But as easy as it is to find games that don’t exactly perform as statistics say they can be expected to perform, teachers can be found who have bad value-added scores and yet inspire kids every day and need to be kept in the classroom in the face of test-score stats that say they should be fired. And these stats aren’t just for fun: they involve people’s careers, families, livelihood, etc.
For example, a story in the Washington Post is about a teacher who got a bad value-added score but yet is a great teacher. “This story is not an aberration,” writes Valerie Strauss about the teacher in her “Answer Sheet” blog. Minooka beating Plainfield Central isn’t an aberration, either, but it did take some people stepping up their game.
This is what the Chicago teachers are fighting for, folks. Any good teacher welcomes evaluations as a chance to improve, but what they don’t believe is that test-score statistics can be extrapolated to measure their effectiveness or quality as a teacher.
For us, because limited information is available for our high school football stats—points scored—we can only use that to try to extrapolate a team’s overall strength or the likelihood they’ll win any given game. Likewise, we can’t test kids every single day of every single year on every point in the curriculum. We’re extrapolating a great deal—from student test scores to teacher effectiveness. Any value-added model, therefore, is not much better than our football stats, which extrapolate overall team strength based on points scored in their games and their opponents’ games.
Pressure, pressure, pressure … on young children, no less
Just imagine telling football players, in a little sideline conference, something like, “They’re going to fire me as your coach if you don’t beat Minooka by 57 points or more, because that’s what the stats say you should score against them, so just forget about all we talked about before, get the ball in the end zone, and let’s give it all you’ve got out there tonight!”

◆ **What you need to do**:
1 > Answer these questions about the text on teacher value-added scores, one line each.
(a) Which newspaper ran the story about a teacher who got a bad value-added score?
(b) What is the name of Valerie Strauss's blog?
(c) What is the only information the text says is available for high school football stats?
2 > Set down word for word the part of the text on teacher value-added scores starting with "But as easy" and going on through "families, livelihood, etc.".

◆ **Study material**:
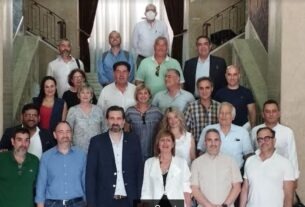 Το νέο Διοικητικό Συμβούλιο του Εμπορικού Συλλόγου Πειραιά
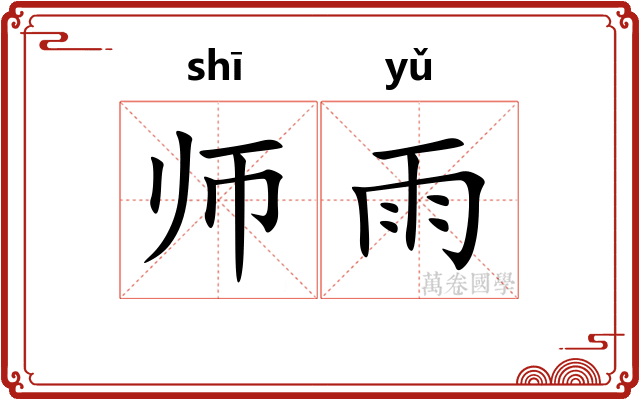 师雨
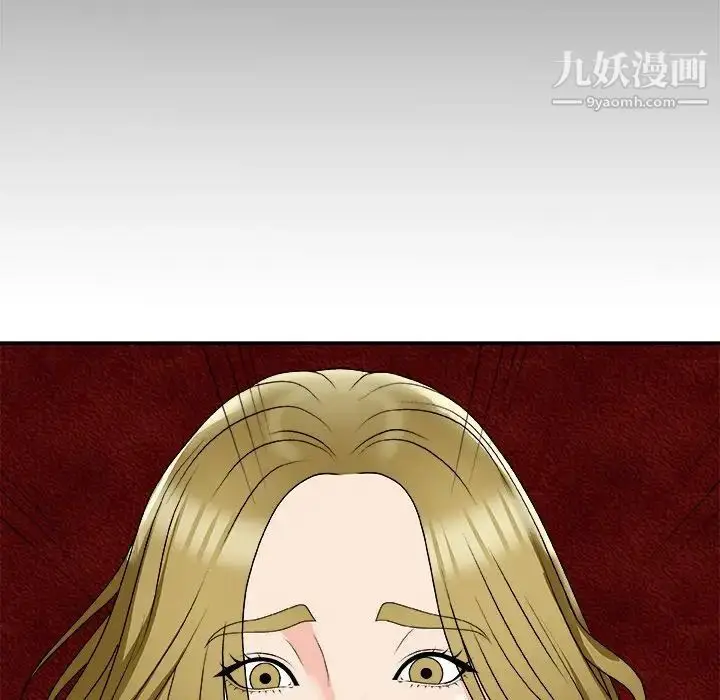 漫画《主播小姐》第74话第143张图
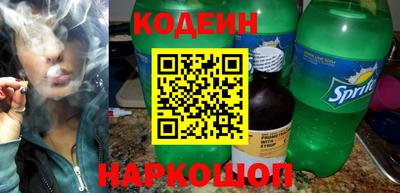 соль курить ск Первоуральск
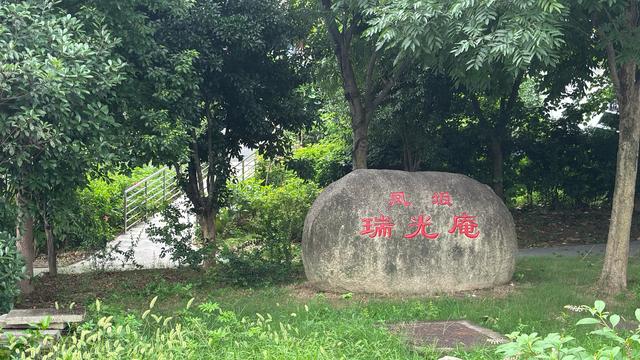 福州地名~晋安区凤坂村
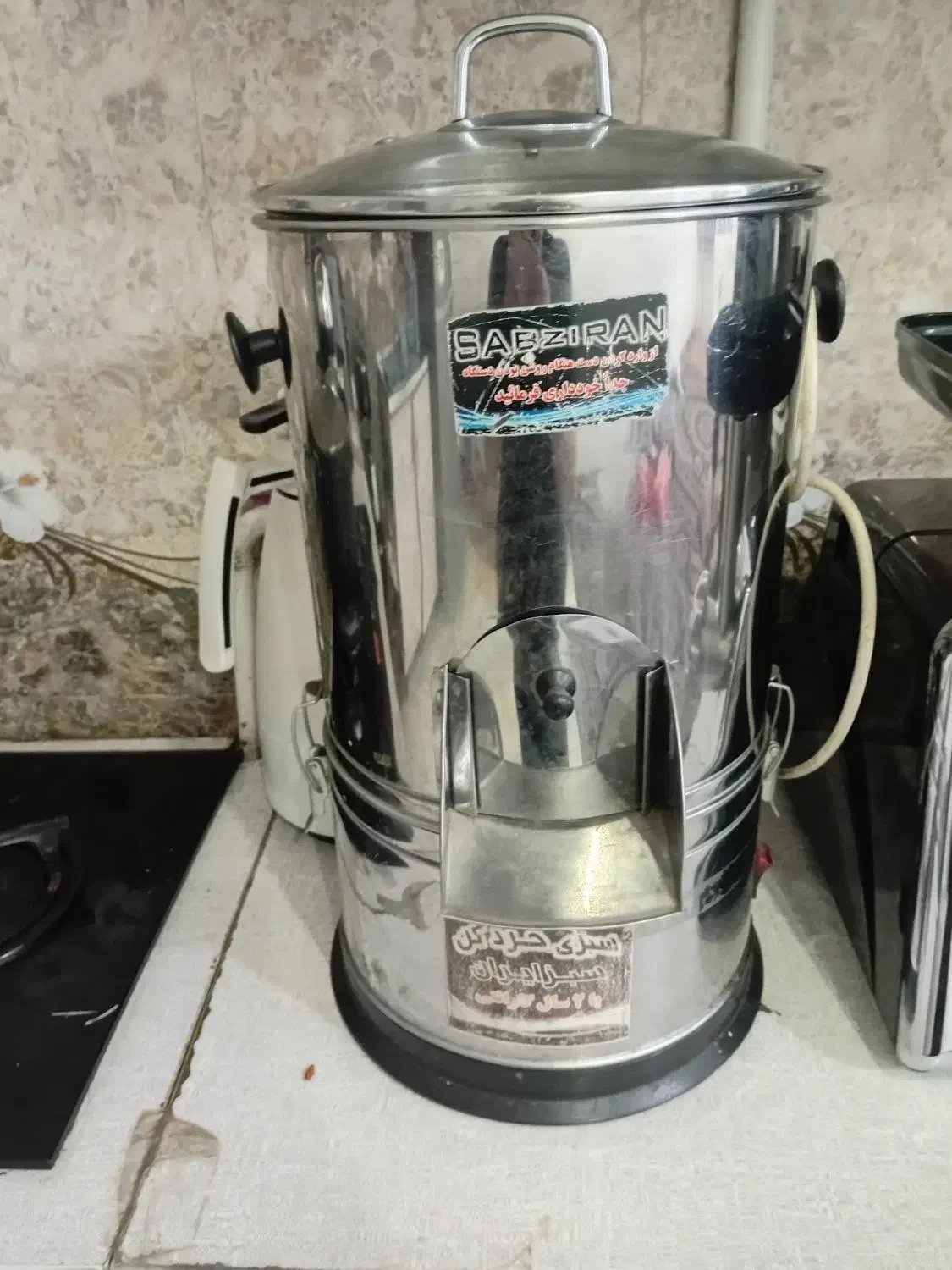 سبزی خوردن سالم|سایر لوازم برقی|ماهان, |دیوار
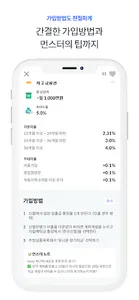 먼스터 - 적금 정보를 한 눈에! 즐겁게 돈 모으기 screenshot 3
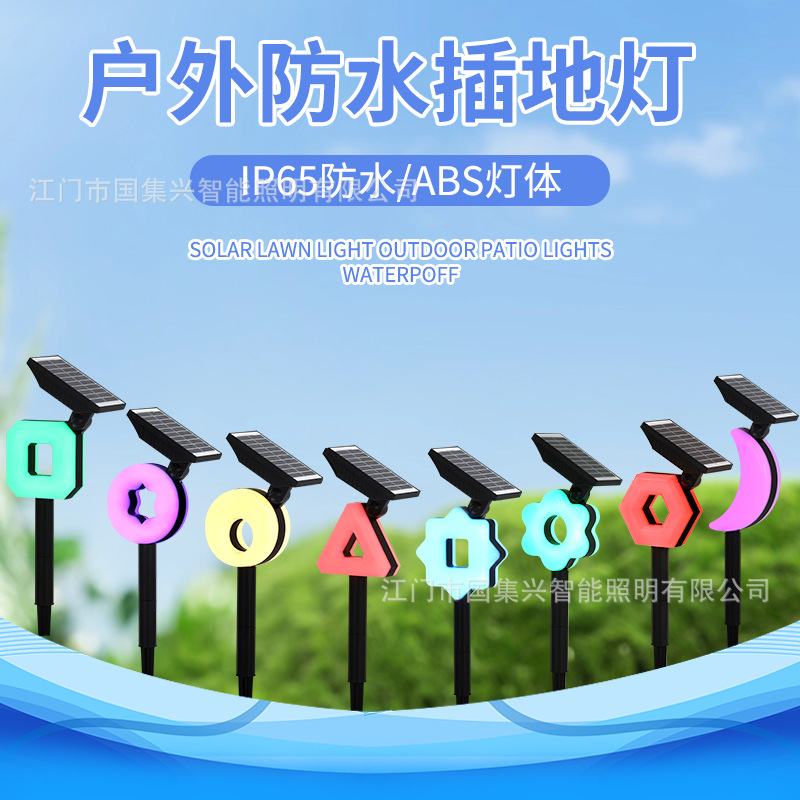 Cross-Border Outdoor Solar Floor Lighting Outdoor Lighting Landscape Spotlights Garden Lawn Lights Garden Lights Tree Floor Lights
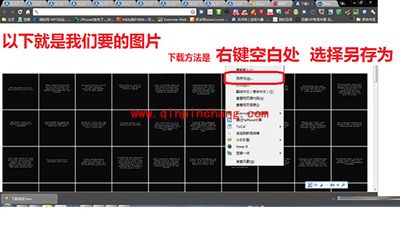 人人桌面如何批量下载?人人桌面批量下载相册图片的方法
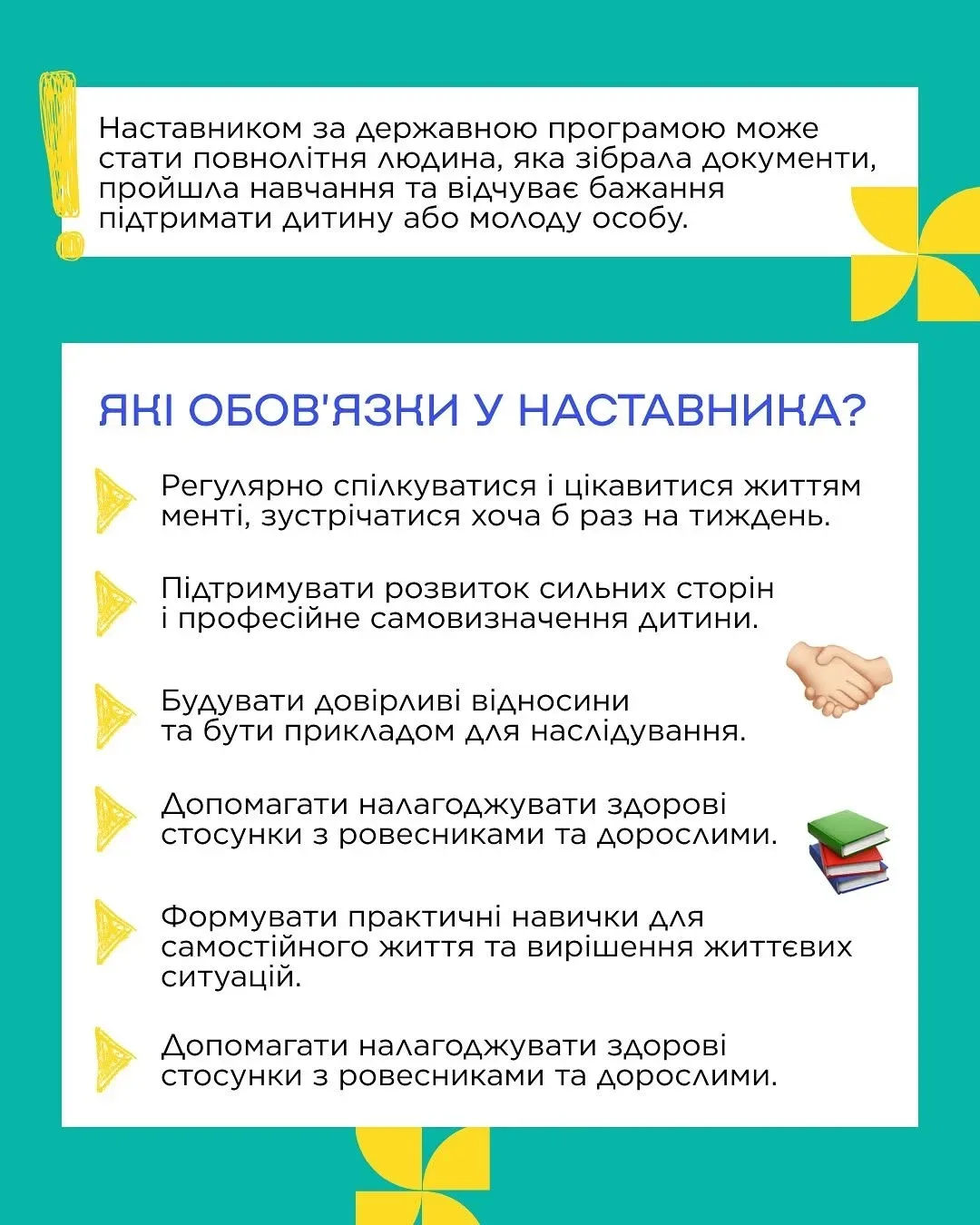 Підліток спілкується з дорослим наставником, усміхаються, сидить на лавці в парку. 3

◆ **Solutions to the problems**:
1 >
(a) The Washington Post
(b) "Answer Sheet"
(c) Points scored

2 >
But as easy as it is to find games that don’t exactly perform as statistics say they can be expected to perform, teachers can be found who have bad value-added scores and yet inspire kids every day and need to be kept in the classroom in the face of test-score stats that say they should be fired. And these stats aren’t just for fun: they involve people’s careers, families, livelihood, etc.